Худенькая Алёна с этюдником через плечо и початой бутылкой пива в руке сделала легкий реверанс и улыбнулась.
Ну, это дело надо обмыть, Вождь мягко приземлил Анжелу, удерживая стройную тёмнокожую девушку левой рукой. Одновременно он запустил правую пятерню в большой пакет, который цепко держал двумя руками Горбачёв.
Сегодня гуляют все! громко декларировал он, извлекая литровую бутылку «Столичной» и озираясь по сторонам в ответ на беспокойные взгляды прохожих, напуганных его громоподобным голосом.
А где мои малявочки? робко поинтересовался Царевич судьбой двух своих картин.
Их милиция конфисковала и искала автора, тупо пошутил Вождь, вынув из кармана брюк «дубликатом бесценного груза» две помятые пятидесятидолларовые бумажки.
Цыган, помогай! обратился Горбачёв к Сергею с гитарой.
Сам он вместе с Царевичем принялся снимать оставшиеся картины со стены, передав пакеты со снедью Анжеле и Алёне. Вскоре, оказав помощь и Андрею в упаковке его картин в мешок, вся компания отправилась в мастерскую к Вождю.
Глава 3
Квартира «Синяка». Встреча с Ольгой. История про «Трёх медведей».
Логово якута оказалось совсем рядом на шестом этаже здания, стоявшего прямо на углу Староконюшенного переулка и Арбата. Крыша этого дома, увенчанная высоким куполом, напоминавшим планетарий, была видна из любого конца улицы и являлась хорошим ориентиром. Войдя в подъезд, пропитанный сыростью, запахом человеческой и кошачьей мочи, шумная толпа стала грузиться в видавший виды лифт, жалобно скрежетавший всеми своими частями от натиска молодёжи. Набив лифт до отказа картинами и усадив туда девчонок, ребята бодро пошагали через две ступеньки на шестой этаж.

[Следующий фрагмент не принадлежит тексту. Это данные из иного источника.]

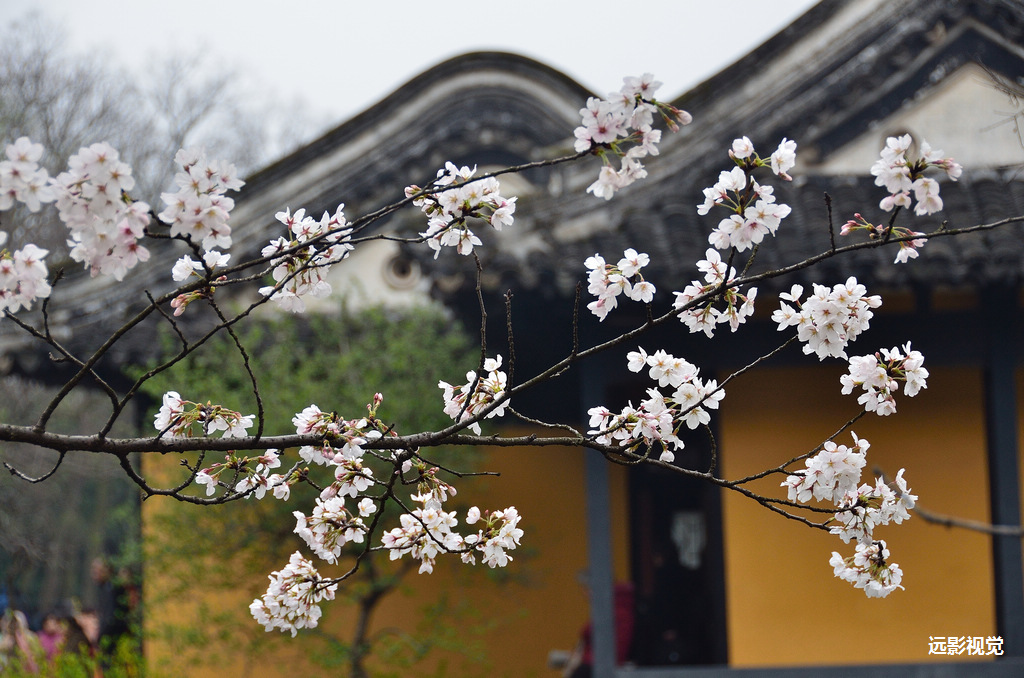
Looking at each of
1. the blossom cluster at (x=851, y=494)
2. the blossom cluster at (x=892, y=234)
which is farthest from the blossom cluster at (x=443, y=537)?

Дверь на три звонка отворило существо женского пола неопределённого возраста по прозвищу «Синяк». Эту кличку художники дали ей за то, что, не просыхая от алкоголя ни на минуту, эта женщина при дневном свете имела иссиня-фиолетовую физиономию. Иногда её лицо, помимо перманентно синего цвета, мейкировалось легкими разноцветными фингалами (попеременно то слева, то справа), поставленными собутыльниками-«визажистами». Но в целом это была достаточно беззлобная, но стойкая женщина. «Вольно и невольно», в результате многочисленных разводов с предыдущими мужьями, скандалов и мордобоя с соседями, она осталась единственным старожилом в огромной шестикомнатной коммуналке общим метражом около ста сорока метров и теперь сдавала её художникам под мастерские.
Шумная толпа побросала картины в гигантской прихожей, напоминавшей скорее камеру хранения арбатских шедевров, чем жилое помещение. Несмотря на огромное количество холстов и всякого хлама, сваленных около окон, размеры этой комнаты и длинного коридора, уходившего направо, практически позволяли кататься по ним на мотоцикле. Этим, по всей видимости, и занимался четырнадцатилетний сын Синяка Антоша, который к моменту прихода художников практически полностью разобрал своего «стального коня» со сверстниками, разбросав его закопчённые конечности по всей прихожей.